Daha sağlıklı büyüyebilecekler. Ama mevcut sistem süt sorununu çözemez! Çözmeye
kalktığında çocuklar bozuk sütten zehirlenirler!
Mevcut sistem teknolojiyi
geliştirmez, aksine yavaşlatır. Bugün mühendislik, sanat, spor, sağlık gibi
özel alanlar neden küçük bir topluluğun ilgi alanıdır? Soruyorum: Edison
elektriği bulduğunda bu teknolojiyi alıp bir servet sahibi olmayı mı
hedefliyordu? Kar amacının olmadığı, herkesin istediği alanda uzmanlaşabileceği
bir dünya düşünün... Çocukluğumdan beri resme ilgim var. Hiçbir zaman
resim çizmeye tam manasıyla eğilemedim. 19 yaşındayken bir mağazada
tezgahtardım. Gece 10'da işten çıkıp eve geldiğimde portreler çizerken yetenek
sınavlarına girmeye karar verdim. Bunun için çok sıkı çalışmak gerekiyordu ve
ben ailemin yanında yaşadığım için işi bırakma lüksüne sahiptim. Ailem sınav masraflarımı
kendim karşılamam karşılığında işten çıkmama izin verdi. Bir hafta sonra istifa
ettim. Alacağım son maaş ile yetenek sınavlarının ücretlerini yatıracak, 2 ay
boyunca günde 8 saat resim çizerek sınava girecektim. Şirket istifamı kabul
etti, son maaşımın üçte ikisini vermedi. Kasada açık vermişim!
Sınavlara giremedim ve ressam
olamadım. O zamanlar bu çarpıklığa bir anlam veremiyordum. Kaderciydim.
Şükürcüydüm. Yeni bir iş bulup açık öğretime kayıt yaptırdım.

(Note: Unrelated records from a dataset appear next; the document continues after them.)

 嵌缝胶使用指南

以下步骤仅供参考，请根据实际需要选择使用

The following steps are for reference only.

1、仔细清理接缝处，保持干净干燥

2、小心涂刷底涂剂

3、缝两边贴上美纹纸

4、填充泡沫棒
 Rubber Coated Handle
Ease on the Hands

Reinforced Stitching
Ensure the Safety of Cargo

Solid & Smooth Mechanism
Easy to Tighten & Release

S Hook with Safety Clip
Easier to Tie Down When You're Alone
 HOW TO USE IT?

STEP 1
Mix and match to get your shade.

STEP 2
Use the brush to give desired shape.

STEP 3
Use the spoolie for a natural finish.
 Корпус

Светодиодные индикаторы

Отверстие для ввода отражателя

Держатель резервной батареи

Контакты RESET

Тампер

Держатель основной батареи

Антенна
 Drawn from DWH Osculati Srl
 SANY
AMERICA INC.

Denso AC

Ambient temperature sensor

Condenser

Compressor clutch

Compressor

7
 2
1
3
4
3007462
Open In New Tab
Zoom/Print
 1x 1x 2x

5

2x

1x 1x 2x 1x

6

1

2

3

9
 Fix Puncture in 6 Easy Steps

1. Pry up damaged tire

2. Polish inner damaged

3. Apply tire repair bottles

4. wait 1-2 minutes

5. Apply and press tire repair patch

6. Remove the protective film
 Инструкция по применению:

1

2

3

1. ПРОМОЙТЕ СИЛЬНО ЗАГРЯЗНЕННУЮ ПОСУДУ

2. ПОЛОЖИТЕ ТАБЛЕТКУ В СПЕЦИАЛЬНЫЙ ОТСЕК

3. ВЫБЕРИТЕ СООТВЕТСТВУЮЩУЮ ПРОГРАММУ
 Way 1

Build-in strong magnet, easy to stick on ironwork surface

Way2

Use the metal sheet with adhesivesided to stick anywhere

Şimdi başıma, başımıza gelen
her şeyin anlamını çok iyi biliyorum. İçinde bulunduğumuz bu dünya, adını
koyalım, kapitalizm gerici bir sistemdir. Kafamızı hangi yöne çevirsek
sistemin çarpıklığına dair yüzlerce, binlerce örnek görebiliriz. Ve bu pislikten
çıkmanın bir yolu var: Din, dil, ırk, renk, ulus, yaka vb. ayırt etmeksizin tüm işçi sınıfının kapitalizme karşı yürüteceği sınıf mücadelesi!